Living In The Wild, Wild, East

When counterfeiters dupe a movie or make a knock-off Louis Vuitton handbag, the harm accrues only to the companies that would have sold the genuine article. But ersatz goods can kill, or do grievous bodily harm, too, as we learned with tainted pet food from China recently. And businesses that hold copyrights deserve protection  like everybody else.  Trying to rein in the king of all counterfeit countries, China, has been tough. But China's burgeoning economy is being threatened by bad publicity over counterfeiting, and they have decided to cooperate with the US Customs Service to combat piracy, according to an interview with Ralph Basham, commisioner for US Customs.

Under a memorandum of cooperation signed this week, U.S. Customs will provide China with information on the source of seized goods, and Beijing will report back within 90 days on the status of efforts to track down the counterfeiters, Basham told reporters.

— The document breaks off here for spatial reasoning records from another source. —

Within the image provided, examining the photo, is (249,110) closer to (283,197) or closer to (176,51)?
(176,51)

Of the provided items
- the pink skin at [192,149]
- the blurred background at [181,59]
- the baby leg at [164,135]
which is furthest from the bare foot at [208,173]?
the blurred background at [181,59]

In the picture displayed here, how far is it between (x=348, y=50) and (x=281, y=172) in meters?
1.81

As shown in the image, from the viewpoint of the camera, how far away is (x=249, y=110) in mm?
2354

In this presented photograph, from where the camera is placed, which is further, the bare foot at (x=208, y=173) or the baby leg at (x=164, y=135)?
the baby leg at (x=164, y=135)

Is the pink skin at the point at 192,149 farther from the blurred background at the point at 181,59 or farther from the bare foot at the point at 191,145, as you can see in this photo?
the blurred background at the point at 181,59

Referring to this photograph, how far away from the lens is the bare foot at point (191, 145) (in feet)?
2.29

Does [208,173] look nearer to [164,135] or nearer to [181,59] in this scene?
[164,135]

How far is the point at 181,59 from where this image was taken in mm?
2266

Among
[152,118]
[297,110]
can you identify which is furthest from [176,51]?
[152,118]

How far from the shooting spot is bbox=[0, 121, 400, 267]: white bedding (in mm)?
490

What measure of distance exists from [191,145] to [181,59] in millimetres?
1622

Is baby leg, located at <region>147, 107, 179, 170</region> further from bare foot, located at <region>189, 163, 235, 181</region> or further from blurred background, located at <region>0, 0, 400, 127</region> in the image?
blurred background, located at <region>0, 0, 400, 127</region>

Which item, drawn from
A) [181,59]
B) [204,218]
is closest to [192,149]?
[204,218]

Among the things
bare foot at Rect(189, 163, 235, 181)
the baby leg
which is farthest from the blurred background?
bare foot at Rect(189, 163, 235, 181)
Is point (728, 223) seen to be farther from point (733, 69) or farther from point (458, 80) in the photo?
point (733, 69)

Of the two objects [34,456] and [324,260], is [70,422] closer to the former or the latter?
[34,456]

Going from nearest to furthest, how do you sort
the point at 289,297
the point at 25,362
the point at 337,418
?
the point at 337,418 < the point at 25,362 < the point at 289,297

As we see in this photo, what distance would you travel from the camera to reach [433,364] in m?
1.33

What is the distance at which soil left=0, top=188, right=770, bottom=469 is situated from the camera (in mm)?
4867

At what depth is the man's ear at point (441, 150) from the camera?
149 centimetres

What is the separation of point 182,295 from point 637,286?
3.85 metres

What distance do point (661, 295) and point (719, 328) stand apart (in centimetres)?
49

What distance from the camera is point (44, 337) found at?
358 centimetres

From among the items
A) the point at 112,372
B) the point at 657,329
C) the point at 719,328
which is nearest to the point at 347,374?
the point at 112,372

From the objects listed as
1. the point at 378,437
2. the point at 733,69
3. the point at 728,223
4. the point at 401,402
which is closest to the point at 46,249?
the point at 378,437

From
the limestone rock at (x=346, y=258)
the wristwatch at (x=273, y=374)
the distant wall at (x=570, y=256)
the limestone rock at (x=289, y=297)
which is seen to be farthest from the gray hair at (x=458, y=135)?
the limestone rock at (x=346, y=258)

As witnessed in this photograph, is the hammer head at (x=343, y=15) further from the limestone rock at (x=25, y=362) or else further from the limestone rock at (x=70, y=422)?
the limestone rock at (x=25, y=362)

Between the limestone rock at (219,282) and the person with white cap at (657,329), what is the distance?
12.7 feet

"We've got to start dealing with the source of the problem. We can't expect to rely upon interdiction to be our tool in order to stop these products," Basham said.

China has long been the world's leading source of illegally copied goods ranging from designer clothes to movies and music. But concern about possible danger to the public has risen following the discovery of a toxic chemical in Chinese-made toothpaste.

The tainted food problem is being addressed by the US FDA in a separate series of talks. Hang in there, Fluffy.